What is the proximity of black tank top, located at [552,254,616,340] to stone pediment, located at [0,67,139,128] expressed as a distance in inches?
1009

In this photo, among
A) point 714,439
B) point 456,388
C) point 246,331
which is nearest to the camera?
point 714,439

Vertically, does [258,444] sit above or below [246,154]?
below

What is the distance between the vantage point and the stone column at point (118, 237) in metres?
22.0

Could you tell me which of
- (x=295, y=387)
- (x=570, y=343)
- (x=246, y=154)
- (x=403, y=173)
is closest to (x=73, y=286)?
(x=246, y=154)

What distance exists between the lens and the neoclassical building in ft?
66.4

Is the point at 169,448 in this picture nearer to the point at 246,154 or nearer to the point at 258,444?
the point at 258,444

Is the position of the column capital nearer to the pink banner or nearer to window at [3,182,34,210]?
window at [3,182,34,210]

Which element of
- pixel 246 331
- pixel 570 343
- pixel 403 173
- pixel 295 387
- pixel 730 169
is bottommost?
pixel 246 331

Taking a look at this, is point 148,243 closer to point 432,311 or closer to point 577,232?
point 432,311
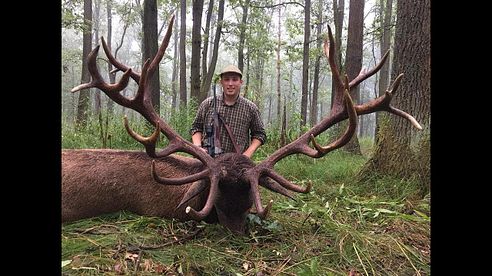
· · ·
**Task to carry out**
Reproduce every row above word for word, leaving out the pictures.

**Problem solution**
What is the proximity of black tank top, located at [552,254,616,340] to stone pediment, located at [0,67,139,128] expressed as a distance in inches?
1009

In this photo, among
A) point 714,439
B) point 456,388
C) point 246,331
which is nearest to the camera?
point 714,439

Vertically, does [258,444] sit above or below [246,154]?
below

What is the distance between the vantage point and the stone column at point (118, 237) in metres?
22.0

Could you tell me which of
- (x=295, y=387)
- (x=570, y=343)
- (x=246, y=154)
- (x=403, y=173)
is closest to (x=73, y=286)?
(x=246, y=154)

What distance exists between the lens and the neoclassical building in ft?
66.4

Is the point at 169,448 in this picture nearer to the point at 246,154 or nearer to the point at 258,444?
the point at 258,444

Is the position of the column capital nearer to the pink banner or nearer to window at [3,182,34,210]?
window at [3,182,34,210]

Which element of
- pixel 246 331
- pixel 570 343
- pixel 403 173
- pixel 295 387
- pixel 730 169
is bottommost?
pixel 246 331

Taking a look at this, is point 148,243 closer to point 432,311 or closer to point 577,232?
point 432,311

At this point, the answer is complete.